Problem details:
Return all of the entries word for word, but omit the pictures they contain.

Spatial question records
[Begin]

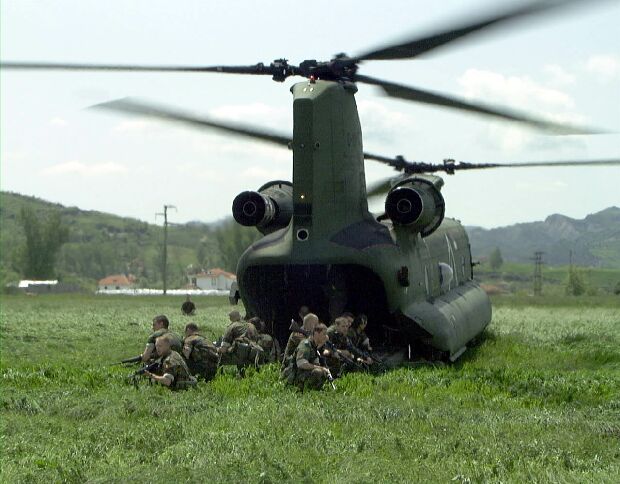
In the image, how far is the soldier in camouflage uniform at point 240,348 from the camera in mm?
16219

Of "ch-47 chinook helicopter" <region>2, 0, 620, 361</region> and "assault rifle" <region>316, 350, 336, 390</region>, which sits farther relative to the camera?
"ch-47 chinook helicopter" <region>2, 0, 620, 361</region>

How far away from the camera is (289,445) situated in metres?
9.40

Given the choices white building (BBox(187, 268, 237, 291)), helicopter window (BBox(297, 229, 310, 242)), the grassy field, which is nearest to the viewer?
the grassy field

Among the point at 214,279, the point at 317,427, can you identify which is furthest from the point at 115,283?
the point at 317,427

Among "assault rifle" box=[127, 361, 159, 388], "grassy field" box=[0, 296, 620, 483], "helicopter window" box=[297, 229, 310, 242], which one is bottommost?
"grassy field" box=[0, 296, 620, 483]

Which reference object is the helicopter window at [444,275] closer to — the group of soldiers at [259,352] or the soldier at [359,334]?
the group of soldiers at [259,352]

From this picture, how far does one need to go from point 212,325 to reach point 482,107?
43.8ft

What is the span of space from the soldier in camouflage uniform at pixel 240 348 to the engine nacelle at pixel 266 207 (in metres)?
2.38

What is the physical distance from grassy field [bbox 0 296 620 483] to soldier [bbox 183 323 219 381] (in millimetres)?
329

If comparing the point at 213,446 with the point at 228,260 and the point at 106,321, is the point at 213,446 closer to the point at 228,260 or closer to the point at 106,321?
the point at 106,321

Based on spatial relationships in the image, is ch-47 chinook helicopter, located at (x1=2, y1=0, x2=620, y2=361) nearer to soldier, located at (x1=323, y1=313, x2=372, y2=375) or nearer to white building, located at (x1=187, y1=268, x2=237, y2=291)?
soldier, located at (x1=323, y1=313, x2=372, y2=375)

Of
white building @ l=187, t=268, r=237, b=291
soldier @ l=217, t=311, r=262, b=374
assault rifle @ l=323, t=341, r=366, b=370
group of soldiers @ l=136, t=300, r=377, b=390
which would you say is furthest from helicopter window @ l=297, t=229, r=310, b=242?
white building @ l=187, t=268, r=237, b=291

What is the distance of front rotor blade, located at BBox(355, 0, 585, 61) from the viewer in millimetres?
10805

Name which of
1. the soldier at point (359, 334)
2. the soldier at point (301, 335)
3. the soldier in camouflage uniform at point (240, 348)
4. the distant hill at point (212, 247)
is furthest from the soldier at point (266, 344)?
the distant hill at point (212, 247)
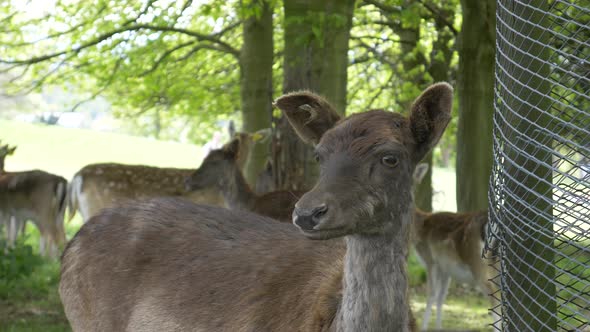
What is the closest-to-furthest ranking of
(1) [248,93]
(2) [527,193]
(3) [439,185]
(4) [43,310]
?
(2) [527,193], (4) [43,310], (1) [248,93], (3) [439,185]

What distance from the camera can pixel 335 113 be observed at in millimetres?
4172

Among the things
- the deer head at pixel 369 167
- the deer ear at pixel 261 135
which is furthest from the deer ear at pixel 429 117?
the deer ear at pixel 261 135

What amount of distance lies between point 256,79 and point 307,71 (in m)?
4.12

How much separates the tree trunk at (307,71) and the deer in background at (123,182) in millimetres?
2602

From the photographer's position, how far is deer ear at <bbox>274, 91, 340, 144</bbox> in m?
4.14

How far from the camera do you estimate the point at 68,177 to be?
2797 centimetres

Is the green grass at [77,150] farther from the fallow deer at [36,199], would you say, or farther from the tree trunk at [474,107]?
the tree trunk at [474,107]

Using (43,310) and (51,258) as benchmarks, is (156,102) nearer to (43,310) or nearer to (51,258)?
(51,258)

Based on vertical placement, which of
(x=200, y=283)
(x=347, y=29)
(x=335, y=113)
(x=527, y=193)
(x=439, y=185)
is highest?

[End]

Answer below:
In the image, how far is the soldier in camouflage uniform at point 240,348 from the camera in mm?
16219

Of "ch-47 chinook helicopter" <region>2, 0, 620, 361</region> and "assault rifle" <region>316, 350, 336, 390</region>, which sits farther relative to the camera?
"ch-47 chinook helicopter" <region>2, 0, 620, 361</region>

How far away from the camera is (289,445) situated in metres?
9.40

Given the choices white building (BBox(187, 268, 237, 291)), helicopter window (BBox(297, 229, 310, 242)), the grassy field, which is nearest to the viewer?
the grassy field

Among the point at 214,279, the point at 317,427, can you identify which is furthest from the point at 115,283?
the point at 317,427

Among "assault rifle" box=[127, 361, 159, 388], "grassy field" box=[0, 296, 620, 483], "helicopter window" box=[297, 229, 310, 242], which one is bottommost?
"grassy field" box=[0, 296, 620, 483]

Which reference object is the helicopter window at [444,275] closer to — the group of soldiers at [259,352] or the soldier at [359,334]?
the group of soldiers at [259,352]

From this picture, how far does one need to go from point 212,325 to reach point 482,107?
43.8ft

What is the span of space from the soldier in camouflage uniform at pixel 240 348 to the engine nacelle at pixel 266 207 (in metres)?
2.38

What is the physical distance from grassy field [bbox 0 296 620 483] to soldier [bbox 183 323 219 381] (in millimetres)?
329

If comparing the point at 213,446 with the point at 228,260 and the point at 106,321, is the point at 213,446 closer to the point at 228,260 or closer to the point at 106,321?
the point at 106,321

Based on spatial relationships in the image, is ch-47 chinook helicopter, located at (x1=2, y1=0, x2=620, y2=361) nearer to soldier, located at (x1=323, y1=313, x2=372, y2=375) or nearer to white building, located at (x1=187, y1=268, x2=237, y2=291)?
soldier, located at (x1=323, y1=313, x2=372, y2=375)

Of
white building @ l=187, t=268, r=237, b=291
soldier @ l=217, t=311, r=262, b=374
assault rifle @ l=323, t=341, r=366, b=370
group of soldiers @ l=136, t=300, r=377, b=390
which would you say is furthest from helicopter window @ l=297, t=229, r=310, b=242?
white building @ l=187, t=268, r=237, b=291

What is the distance of front rotor blade, located at BBox(355, 0, 585, 61) from the viewer in millimetres?
10805

Name which of
1. the soldier at point (359, 334)
2. the soldier at point (301, 335)
3. the soldier in camouflage uniform at point (240, 348)
4. the distant hill at point (212, 247)
is furthest from the soldier at point (266, 344)?
the distant hill at point (212, 247)
What is the closest-to-furthest ranking of
(1) [248,93]
(2) [527,193]
(3) [439,185]
(4) [43,310]
?
(2) [527,193], (4) [43,310], (1) [248,93], (3) [439,185]

What distance from the camera can pixel 335 113 be observed at in millimetres?
4172

Among the things
- the deer head at pixel 369 167
- the deer ear at pixel 261 135
which is furthest from the deer ear at pixel 429 117?
the deer ear at pixel 261 135

What amount of distance lies between point 256,79 and point 307,71 (in m)?
4.12

How much separates the tree trunk at (307,71) and the deer in background at (123,182) in millimetres?
2602

From the photographer's position, how far is deer ear at <bbox>274, 91, 340, 144</bbox> in m?
4.14

How far from the camera do you estimate the point at 68,177 to be?
2797 centimetres

Is the green grass at [77,150] farther from the fallow deer at [36,199], would you say, or farther from the tree trunk at [474,107]?
the tree trunk at [474,107]

Using (43,310) and (51,258) as benchmarks, is (156,102) nearer to (43,310) or nearer to (51,258)?
(51,258)

Based on vertical placement, which of
(x=200, y=283)
(x=347, y=29)
(x=335, y=113)
(x=527, y=193)
(x=439, y=185)
is highest?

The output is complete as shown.